Always use `with` when working with files. This is a guaranteed interview topic.

Odibi's `PhaseTimer` in `node.py` uses the same `with` pattern for timing execution phases.

### Exercise 2.1: Config file handler

Write two functions:
1. `save_config(config, filepath)` -- saves a dict as pretty-printed JSON to a file
2. `load_config(filepath)` -- loads a JSON file and returns a dict

Both should use `with` statements. Test them by saving a config and loading it back.

In [60]:
# Exercise 2.1
# YOUR CODE HERE
import json
from pathlib import Path
def save_config(config:dict, filepath:str):
    with open(filepath,'w') as f:
        json.dump(config,f, indent=4)
        print(f"Wrote to {output_path}")

def load_config(filepath:str):
    with open(filepath, 'r') as f:
        json_str = json.load(f)
    return json_str

# Test:
test_config = {"name": "test_node", "format": "csv", "rows": 100}
save_config(test_config, "learning/mini_odibi/test_output.json")
loaded = load_config("learning/mini_odibi/test_output.json")
print(loaded)
print(loaded == test_config)  # Should be True
Path("learning/mini_odibi/test_output.json").unlink()  # Clean up

Wrote to learning\mini_odibi\test_config.json
{'name': 'test_node', 'format': 'csv', 'rows': 100}
True


---
## Section 3: re -- Regular Expressions (Pattern Matching)

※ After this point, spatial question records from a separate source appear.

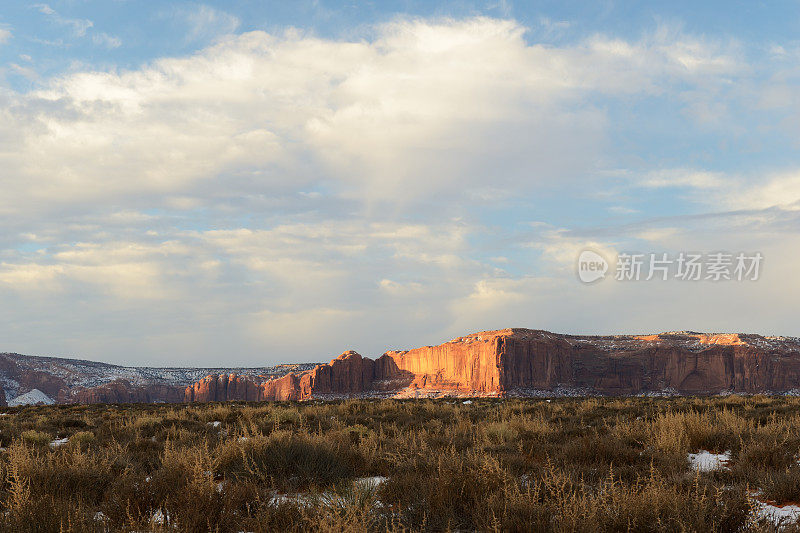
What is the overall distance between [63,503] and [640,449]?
25.9 feet

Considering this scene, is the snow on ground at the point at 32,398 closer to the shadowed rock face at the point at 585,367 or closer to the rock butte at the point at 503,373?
the rock butte at the point at 503,373

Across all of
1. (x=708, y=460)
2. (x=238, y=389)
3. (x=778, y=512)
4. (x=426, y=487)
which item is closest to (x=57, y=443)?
(x=426, y=487)

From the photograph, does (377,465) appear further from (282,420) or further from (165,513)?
(282,420)

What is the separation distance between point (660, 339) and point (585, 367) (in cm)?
2564

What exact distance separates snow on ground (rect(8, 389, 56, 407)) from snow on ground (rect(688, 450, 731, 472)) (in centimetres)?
14649

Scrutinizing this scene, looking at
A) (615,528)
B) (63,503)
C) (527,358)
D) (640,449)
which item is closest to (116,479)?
(63,503)

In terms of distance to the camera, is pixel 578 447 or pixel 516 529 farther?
pixel 578 447

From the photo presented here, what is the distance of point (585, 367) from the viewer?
395 feet

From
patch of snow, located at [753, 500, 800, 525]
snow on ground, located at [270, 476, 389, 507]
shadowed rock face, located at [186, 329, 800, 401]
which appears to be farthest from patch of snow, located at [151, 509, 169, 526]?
shadowed rock face, located at [186, 329, 800, 401]

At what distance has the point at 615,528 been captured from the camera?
4.33 meters

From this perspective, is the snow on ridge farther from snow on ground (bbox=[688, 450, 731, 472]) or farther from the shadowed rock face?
snow on ground (bbox=[688, 450, 731, 472])

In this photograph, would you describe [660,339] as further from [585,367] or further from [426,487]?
[426,487]

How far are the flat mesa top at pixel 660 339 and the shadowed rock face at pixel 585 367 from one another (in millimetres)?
248

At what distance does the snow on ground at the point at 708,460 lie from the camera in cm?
685
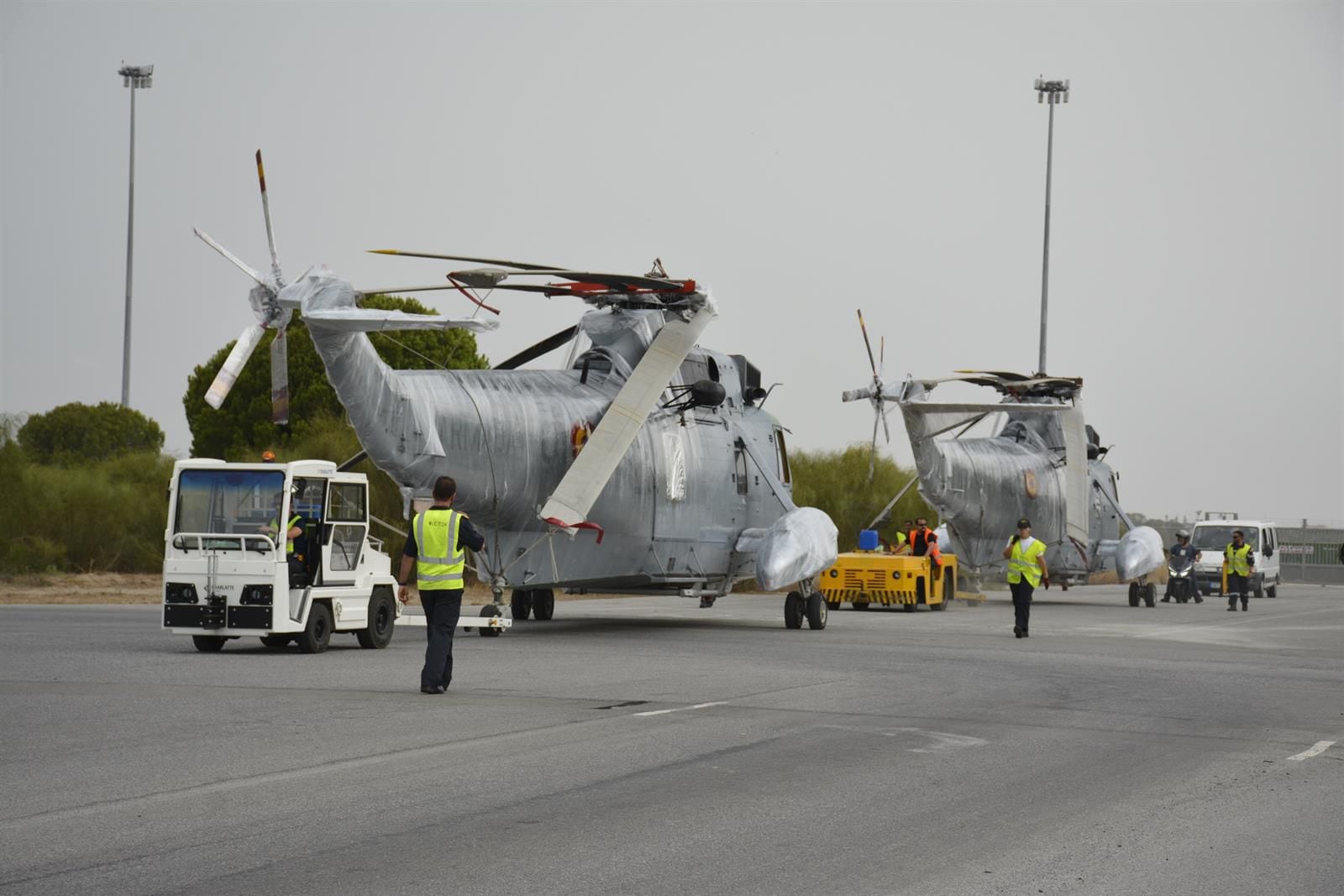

Regular expressions (regex) let you search for **patterns** in text, not just exact matches.

Examples of what regex can do:
- Find all dates in a string (pattern: `\d{4}-\d{2}-\d{2}`)
- Check if a string looks like an email
- Extract numbers from mixed text
- Replace patterns in text

Odibi uses `re` in `context.py`, `config_loader.py`, `introspect.py`, and `node.py` 
for things like parsing SQL, substituting date variables, and extracting error messages.

In [61]:
import re

# re.search() - find the FIRST match
text = "Node customers processed 1542 rows in 3.45 seconds"

# Find a number
match = re.search(r"\d+", text)  # \d+ means "one or more digits"
if match:
    print(f"Found number: {match.group()}")  # 1542

# re.findall() - find ALL matches
numbers = re.findall(r"[\d.]+", text)  # Digits and dots
print(f"All numbers: {numbers}")  # ["1542", "3.45"]

Found number: 1542
All numbers: ['1542', '3.45']


### Common regex patterns

| Pattern | Meaning | Example |
|---------|---------|--------|
| `\d` | Any digit (0-9) | `\d+` matches `1542` |
| `\w` | Any word character (letter, digit, underscore) | `\w+` matches `customers` |
| `\s` | Any whitespace | `\s+` matches spaces, tabs |
| `.` | Any character | `.+` matches anything |
| `*` | Zero or more of previous | `\d*` matches `""` or `123` |
| `+` | One or more of previous | `\d+` matches `123` but not `""` |
| `?` | Zero or one of previous | `\d?` matches `""` or `1` |
| `{n}` | Exactly n of previous | `\d{4}` matches `2024` |
| `^` | Start of string | `^Node` matches `"Node..."` |
| `$` | End of string | `.csv$` matches `"file.csv"` |
| `()` | Capture group | `(\d+)` captures the number |

The `r` before the string (`r"\d+"`) means "raw string" -- it tells Python not to 
interpret backslashes. Always use raw strings for regex.

In [62]:
import re

# re.sub() - replace patterns
# This is how odibi/utils/config_loader.py substitutes date variables
config_text = "source: data/bronze/sales_{YYYY}_{MM}.csv"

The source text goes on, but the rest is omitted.